Por Leonardo Sakamoto, no UOL
Enquanto o STF julga Jair Bolsonaro e outros sete réus do núcleo crucial da trama golpista, o governador Tarcísio de Freitas e políticos bolsonaristas articulam a aprovação de uma anistia na Câmara dos Deputados. Com isso, colocam Washington como capital do Brasil ao ceder à pressão de Donald Trump, que exige que o ex-presidente não seja punido por seus crimes.

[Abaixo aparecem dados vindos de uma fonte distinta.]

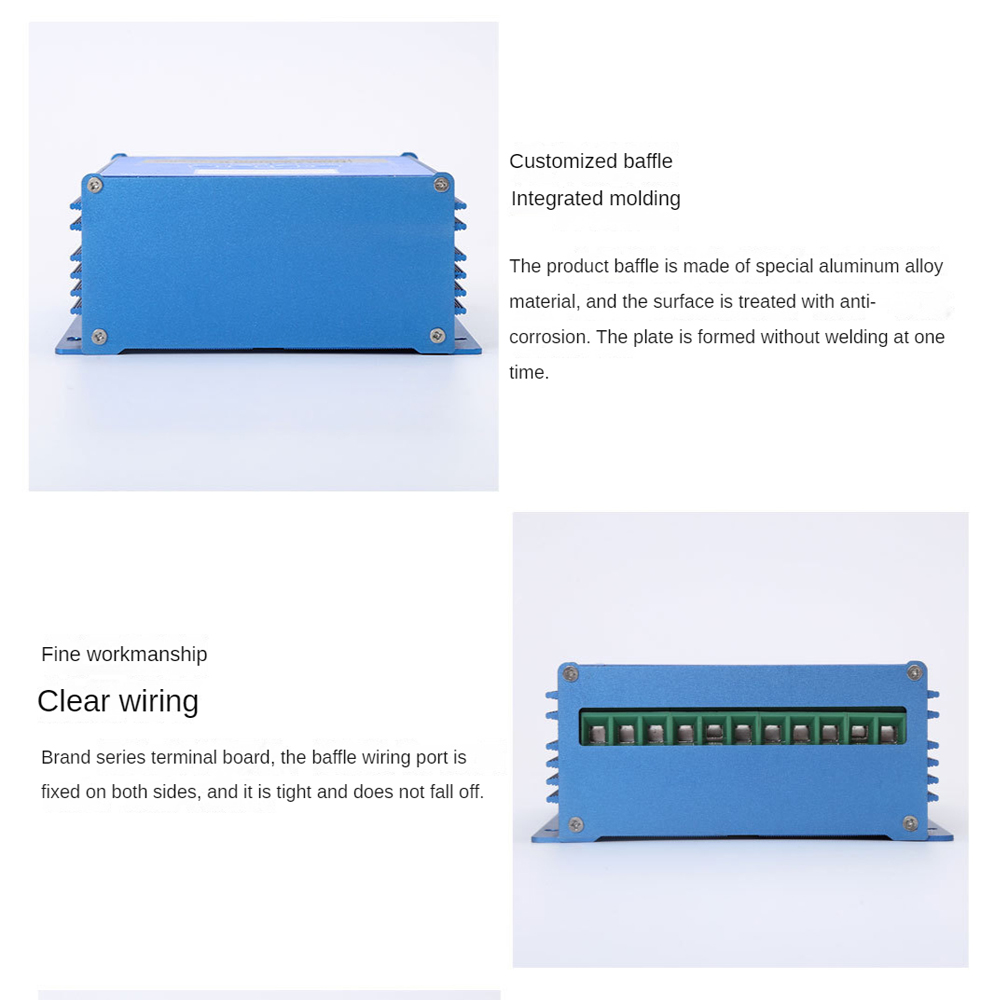 Customized baffle

Integrated molding

The product baffle is made of special aluminum alloy material, and the surface is treated with anti-corrosion. The plate is formed without welding at one time.

Fine workmanship

Clear wiring

Brand series terminal board, the baffle wiring port is fixed on both sides, and it is tight and does not fall off.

O novo cálculo de membros de partidos mais à direita no espectro político é ter Bolsonaro livre, mas inelegível, a fim de usar seu capital político para içar Tarcísio ao Palácio do Planalto e fazer campanha para seus candidatos. Bônus sem ônus. Isso, na prática, seria um golpe dentro da tentativa de golpe. Mas golpista que dá golpe em golpista tem oito anos com reeleição.
Após Trump aplicar o tarifaço de 50% sobre produtos brasileiros, criando desemprego e fechamento de empresas, e cacetar instituições brasileiras com a sua Magnitsky, governo federal e oposição responsável tentaram abrir canais de negociação, mas rechaçaram qualquer possibilidade de ingerência externa em assuntos nacionais.
Com isso, as portas permanecem fechadas a uma solução. Afinal, ao contrário do que bradam governadores bolsonaristas, a questão principal, segundo o próprio norte-americano colocou em carta, é Bolsonaro livre (e interferência nas eleições brasileiras do ano que vem) e não a gestão de Lula.
Só o fato de uma potência estrangeira exigir que não se julgue pessoas por crimes graves dos quais são acusadas com farto material comprovatório é, em qualquer lugar que se considere independente, motivo para as instituições e a sociedade garantirem que o julgamento aconteça. E que, se punições vierem, sejam cumpridas. O contrário soa coisa de cobaia, entreguista, quinta-coluna.
Mas, desde que Trump veio com sua borduna, bolsonaristas vêm defendendo a genuflexão do Brasil aos EUA como saída. Eduardo Bolsonaro, que já entrou para o seleto panteão de traidores da pátria, exige a aprovacão da anistia para parar de conspirar contra o Brasil lá fora. Para agradá-lo e aos bolsonaristas radicais, Tarcísio e aliados capitulam à ingerência externa. Tudo em troca de votos em 2026.
Não só isso. O governador do estado mais populoso e economicamente relevante do país disse que, em entrevista ao jornal Diário do Grande ABC, que “hoje eu não posso falar que confio na Justiça” por causa do julgamento de Bolsonaro. Aceitou pagar um pedágio para ser candidato cujo preço é o atropelo das instituições nacionais e da democracia.
E ao não acreditar, alinha-se à conspiração de Eduardo Bolsonaro, que conta com a ajuda de Trump, e busca anular essa mesma Justiça após seu padrinho tentar um golpe de Estado.
Uma anistia, mesmo aprovada pelo Congresso, que teria que derrubar um provável veto de Lula, seria considerada inconstitucional pelo STF. Até uma mudança de governo, que poderia mexer com a correlação de forças e criar formas de caçar ministros do tribunal, Jair seguiria preso. O problema, portanto, é um ano de caos, com a extrema direita incitando violência contra as instituições.

O presidente da Câmara, Hugo Motta, que já deu sinais de fraqueza, pode dobrar a espinha cervical e aceitar a votação da anistia. Espera-se que o chefe do Senado, Davi Alcolumbre, que já disse que a anistia não iria pacificar o Brasil, siga de cabeça erguida.
Vai ser uma boa hora para o Congresso mostrar que defende a democracia e não abaixa a cabeça a pressões estrangeiras. Ou se, na verdade, a maioria dos deputados e senadores, secretamente, sentiram prazer com a destruição das casas que representam em 8 de janeiro de 2023.